We will use Peano axiom 3) for the set
$$ G = \{ z \in \mathbb{N} | \mbox{if } x, y \in \mathbb{N} \; (x+y)\cdot z = x \cdot z + y \cdot z \} $$Let ##x, y \in \mathbb N##. From the multiplication property a), applied to ##(x +y), x## and ##y## we have, :$$(x + y) \cdot 1 = x + y = (x \cdot 1) + (y \cdot 1)$$Hence ##1 \in G##.

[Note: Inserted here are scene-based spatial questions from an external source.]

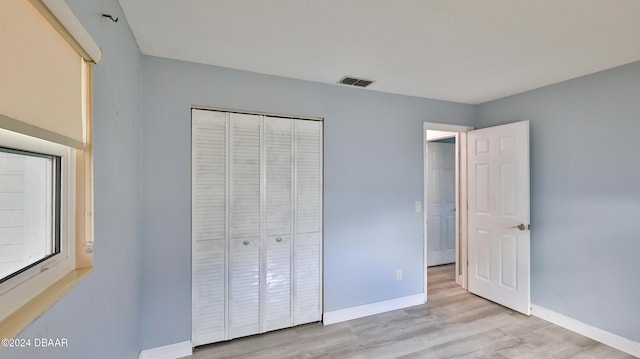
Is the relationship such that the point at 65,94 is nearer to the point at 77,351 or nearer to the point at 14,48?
the point at 14,48

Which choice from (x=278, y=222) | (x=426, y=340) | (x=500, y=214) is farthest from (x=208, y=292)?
(x=500, y=214)

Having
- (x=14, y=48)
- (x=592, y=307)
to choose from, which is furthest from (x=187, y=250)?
(x=592, y=307)

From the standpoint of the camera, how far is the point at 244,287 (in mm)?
2438

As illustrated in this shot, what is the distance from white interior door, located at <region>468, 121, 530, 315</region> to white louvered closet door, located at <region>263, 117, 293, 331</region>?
230 centimetres

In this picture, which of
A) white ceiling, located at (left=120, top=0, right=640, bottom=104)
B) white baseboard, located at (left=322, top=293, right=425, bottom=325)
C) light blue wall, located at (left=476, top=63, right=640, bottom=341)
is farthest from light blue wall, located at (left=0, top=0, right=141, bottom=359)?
light blue wall, located at (left=476, top=63, right=640, bottom=341)

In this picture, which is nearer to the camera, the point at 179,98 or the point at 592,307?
the point at 179,98

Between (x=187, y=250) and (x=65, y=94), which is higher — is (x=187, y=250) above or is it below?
below

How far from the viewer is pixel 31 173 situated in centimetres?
81

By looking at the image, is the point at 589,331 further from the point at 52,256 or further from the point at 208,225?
the point at 52,256

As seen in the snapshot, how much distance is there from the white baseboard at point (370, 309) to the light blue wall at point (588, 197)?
1.23 metres

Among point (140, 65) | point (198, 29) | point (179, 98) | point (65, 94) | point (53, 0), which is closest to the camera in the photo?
point (53, 0)

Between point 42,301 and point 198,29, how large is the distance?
1.65 meters

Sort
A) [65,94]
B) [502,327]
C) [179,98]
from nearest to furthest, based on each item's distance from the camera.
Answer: [65,94], [179,98], [502,327]

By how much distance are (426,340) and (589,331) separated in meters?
1.48
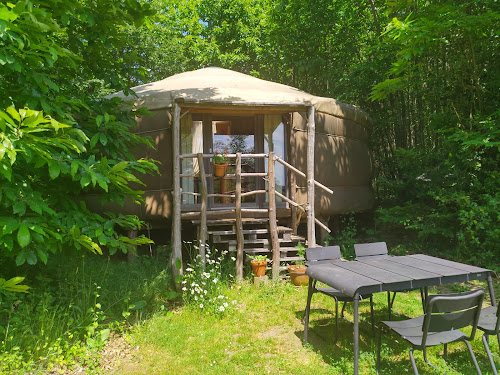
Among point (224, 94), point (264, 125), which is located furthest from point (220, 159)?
point (264, 125)

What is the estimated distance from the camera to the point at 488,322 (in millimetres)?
2994

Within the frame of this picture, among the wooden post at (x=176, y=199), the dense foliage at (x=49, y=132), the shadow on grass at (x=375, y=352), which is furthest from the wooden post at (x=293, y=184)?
the dense foliage at (x=49, y=132)

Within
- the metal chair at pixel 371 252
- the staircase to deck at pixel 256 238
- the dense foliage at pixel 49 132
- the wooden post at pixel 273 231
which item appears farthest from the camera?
the staircase to deck at pixel 256 238

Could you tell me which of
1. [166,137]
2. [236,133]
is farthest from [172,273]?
[236,133]

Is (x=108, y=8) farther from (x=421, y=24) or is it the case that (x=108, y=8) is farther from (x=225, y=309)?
(x=421, y=24)

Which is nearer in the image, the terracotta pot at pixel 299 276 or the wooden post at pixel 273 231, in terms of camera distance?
the terracotta pot at pixel 299 276

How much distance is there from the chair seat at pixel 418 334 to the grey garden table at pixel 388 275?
0.92ft

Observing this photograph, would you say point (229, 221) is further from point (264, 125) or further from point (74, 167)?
point (74, 167)

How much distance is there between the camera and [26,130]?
2369 millimetres

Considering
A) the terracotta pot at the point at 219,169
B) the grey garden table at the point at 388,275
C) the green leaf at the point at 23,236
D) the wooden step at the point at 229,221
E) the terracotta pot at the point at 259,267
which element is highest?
the terracotta pot at the point at 219,169

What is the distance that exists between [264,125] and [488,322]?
496 cm

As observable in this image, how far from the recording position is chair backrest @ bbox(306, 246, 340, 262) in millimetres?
3924

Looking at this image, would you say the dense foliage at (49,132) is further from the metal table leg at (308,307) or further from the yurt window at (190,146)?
the yurt window at (190,146)

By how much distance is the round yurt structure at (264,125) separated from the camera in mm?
6363
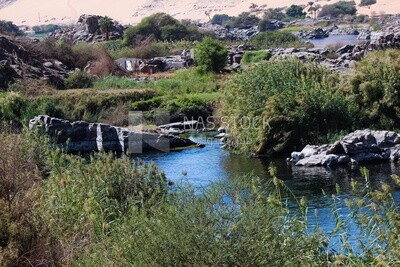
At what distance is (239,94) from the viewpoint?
30.7 m

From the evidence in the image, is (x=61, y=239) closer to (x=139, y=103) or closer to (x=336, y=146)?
(x=336, y=146)

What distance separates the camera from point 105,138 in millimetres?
32562

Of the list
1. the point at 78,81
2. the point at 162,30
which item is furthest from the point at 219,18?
the point at 78,81

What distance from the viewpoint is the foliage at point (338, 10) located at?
142125 mm

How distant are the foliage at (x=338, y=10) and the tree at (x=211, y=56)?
3653 inches

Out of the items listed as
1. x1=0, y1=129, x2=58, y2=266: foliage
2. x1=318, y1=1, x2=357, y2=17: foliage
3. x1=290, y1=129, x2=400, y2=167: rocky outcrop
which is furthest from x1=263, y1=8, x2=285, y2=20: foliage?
x1=0, y1=129, x2=58, y2=266: foliage

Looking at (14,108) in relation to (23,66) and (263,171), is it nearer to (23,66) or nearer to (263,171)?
(23,66)

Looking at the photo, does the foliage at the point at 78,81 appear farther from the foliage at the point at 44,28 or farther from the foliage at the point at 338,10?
the foliage at the point at 44,28

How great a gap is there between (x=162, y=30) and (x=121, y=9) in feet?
316

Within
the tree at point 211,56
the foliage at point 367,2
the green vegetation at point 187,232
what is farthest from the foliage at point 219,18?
the green vegetation at point 187,232

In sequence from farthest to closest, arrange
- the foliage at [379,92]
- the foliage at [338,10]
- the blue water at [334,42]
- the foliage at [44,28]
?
the foliage at [44,28], the foliage at [338,10], the blue water at [334,42], the foliage at [379,92]

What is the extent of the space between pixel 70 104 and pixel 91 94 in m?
1.49

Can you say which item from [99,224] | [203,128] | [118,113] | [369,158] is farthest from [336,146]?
[99,224]

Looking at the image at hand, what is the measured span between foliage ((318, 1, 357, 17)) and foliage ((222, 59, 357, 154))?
112m
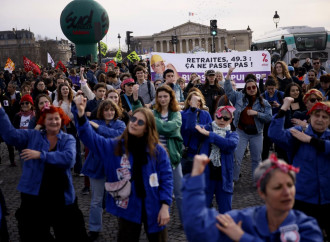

Assume that ##r \in G##. Using multiplication property a) and associativity and commutivity of addition and the inductive hypothesis on ##r## we have:
$$(x + y) \cdot s(r) = (x + y) \cdot r + (x + y) = x \cdot r + y \cdot r + x + y = (x \cdot r + x) + (y \cdot r + y)$$And, using multiplicative property b) for ##x, r## and ##y, r## we have:
$$(x \cdot r + x) + (y \cdot r + y) = x \cdot s(r) + y \cdot s(r)$$Hence ##s(r) \in G## and we have shown that ##G =\mathbb N## QED

Now, you might want to add a bit more formality. But, perhaps you should start letting the inescapable logic speak for itself!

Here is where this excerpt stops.